__TUGAS TERTULIS 1__: Tampilkan setiap baris dari catatan di bawah yang memuat kata "mountain".

○ ○ ○

Sedangkan kebahagiaan, menurut Ar-Razi, adalah kembalinya apa yang telah tersingkir, karena sesuatu yang berbahaya. Misalnya orang meninggalkan tempat yang teduh menuju tempat yang panas, akan senang ketika kembali ke tempat yang teduh lagi. Ia mengutuk cinta sebagai sesuatu yang berlebihan dan ketundukan pada hawa nafsu. Kiai ini juga mengutuk kepongahan dan kelengahan, karena hal itu menghalangi orang dari belajar lebih banyak dan bekerja lebih baik. Iri hati merupakan perpaduan dari kikir dan tamak. Sementara dusta adalah bad habit yang dibedakan menjadi dua, untuk kebaikan yang sifatnya terpuji dan untuk kejahatan yang sifatnya tercela. Jadi, nilai dusta terletak pada otentisitas niat.

○ ○ ○

__TUGAS TERTULIS 2__: Salin ulang seluruh teks tentang pandangan Ar-Razi di atas tanpa mengubah apa pun.

○ ○ ○

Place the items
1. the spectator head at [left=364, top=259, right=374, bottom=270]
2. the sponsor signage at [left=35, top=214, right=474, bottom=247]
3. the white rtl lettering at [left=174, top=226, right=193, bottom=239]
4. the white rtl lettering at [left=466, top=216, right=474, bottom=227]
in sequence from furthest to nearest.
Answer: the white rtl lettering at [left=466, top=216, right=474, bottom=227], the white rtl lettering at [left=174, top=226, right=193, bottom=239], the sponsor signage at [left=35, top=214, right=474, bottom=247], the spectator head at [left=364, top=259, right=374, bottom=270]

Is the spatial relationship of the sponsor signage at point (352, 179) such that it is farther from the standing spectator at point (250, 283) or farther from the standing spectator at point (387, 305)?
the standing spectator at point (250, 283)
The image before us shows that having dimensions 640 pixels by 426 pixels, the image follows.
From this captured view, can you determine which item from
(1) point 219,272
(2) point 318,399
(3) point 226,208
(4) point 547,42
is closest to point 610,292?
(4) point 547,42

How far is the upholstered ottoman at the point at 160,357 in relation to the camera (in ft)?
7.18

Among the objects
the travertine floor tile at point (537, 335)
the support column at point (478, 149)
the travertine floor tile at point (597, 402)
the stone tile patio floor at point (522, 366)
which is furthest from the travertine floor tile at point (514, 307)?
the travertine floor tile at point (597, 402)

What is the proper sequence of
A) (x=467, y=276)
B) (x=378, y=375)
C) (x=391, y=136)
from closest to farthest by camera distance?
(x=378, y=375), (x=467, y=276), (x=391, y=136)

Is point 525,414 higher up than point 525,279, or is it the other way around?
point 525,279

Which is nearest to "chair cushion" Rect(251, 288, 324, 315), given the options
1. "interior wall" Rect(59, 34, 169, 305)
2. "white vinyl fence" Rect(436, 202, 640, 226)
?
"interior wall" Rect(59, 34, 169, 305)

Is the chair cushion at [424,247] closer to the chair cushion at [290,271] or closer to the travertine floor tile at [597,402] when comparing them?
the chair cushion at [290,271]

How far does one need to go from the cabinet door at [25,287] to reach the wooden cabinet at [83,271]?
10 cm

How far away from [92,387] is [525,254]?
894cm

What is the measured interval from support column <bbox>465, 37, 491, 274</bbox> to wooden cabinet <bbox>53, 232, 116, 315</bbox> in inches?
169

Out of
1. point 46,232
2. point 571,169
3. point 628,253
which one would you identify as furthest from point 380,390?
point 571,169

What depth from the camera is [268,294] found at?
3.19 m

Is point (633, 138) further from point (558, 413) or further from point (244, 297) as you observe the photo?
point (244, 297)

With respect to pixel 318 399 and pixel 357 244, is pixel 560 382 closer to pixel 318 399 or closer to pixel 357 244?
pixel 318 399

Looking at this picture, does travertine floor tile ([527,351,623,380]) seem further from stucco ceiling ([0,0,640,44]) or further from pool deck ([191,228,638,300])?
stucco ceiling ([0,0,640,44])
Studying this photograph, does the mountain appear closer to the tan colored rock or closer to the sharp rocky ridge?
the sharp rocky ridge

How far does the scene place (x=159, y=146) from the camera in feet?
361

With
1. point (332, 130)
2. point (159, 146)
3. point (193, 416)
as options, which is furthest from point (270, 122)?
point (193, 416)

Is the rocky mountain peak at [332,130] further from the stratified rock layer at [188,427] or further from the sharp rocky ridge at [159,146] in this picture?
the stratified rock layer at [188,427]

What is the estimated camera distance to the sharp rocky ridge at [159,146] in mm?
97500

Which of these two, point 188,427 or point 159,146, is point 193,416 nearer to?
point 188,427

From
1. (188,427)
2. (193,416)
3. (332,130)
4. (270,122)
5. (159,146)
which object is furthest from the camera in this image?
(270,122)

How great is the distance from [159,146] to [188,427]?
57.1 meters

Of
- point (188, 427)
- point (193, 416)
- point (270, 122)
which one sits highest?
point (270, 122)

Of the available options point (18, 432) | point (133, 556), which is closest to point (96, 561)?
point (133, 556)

○ ○ ○

__JAWABAN YANG BENAR 1__:
Studying this photograph, does the mountain appear closer to the tan colored rock or closer to the sharp rocky ridge?
Is the rocky mountain peak at [332,130] further from the stratified rock layer at [188,427] or further from the sharp rocky ridge at [159,146] in this picture?

__JAWABAN YANG BENAR 2__:
Sedangkan kebahagiaan, menurut Ar-Razi, adalah kembalinya apa yang telah tersingkir, karena sesuatu yang berbahaya. Misalnya orang meninggalkan tempat yang teduh menuju tempat yang panas, akan senang ketika kembali ke tempat yang teduh lagi. Ia mengutuk cinta sebagai sesuatu yang berlebihan dan ketundukan pada hawa nafsu. Kiai ini juga mengutuk kepongahan dan kelengahan, karena hal itu menghalangi orang dari belajar lebih banyak dan bekerja lebih baik. Iri hati merupakan perpaduan dari kikir dan tamak. Sementara dusta adalah bad habit yang dibedakan menjadi dua, untuk kebaikan yang sifatnya terpuji dan untuk kejahatan yang sifatnya tercela. Jadi, nilai dusta terletak pada otentisitas niat.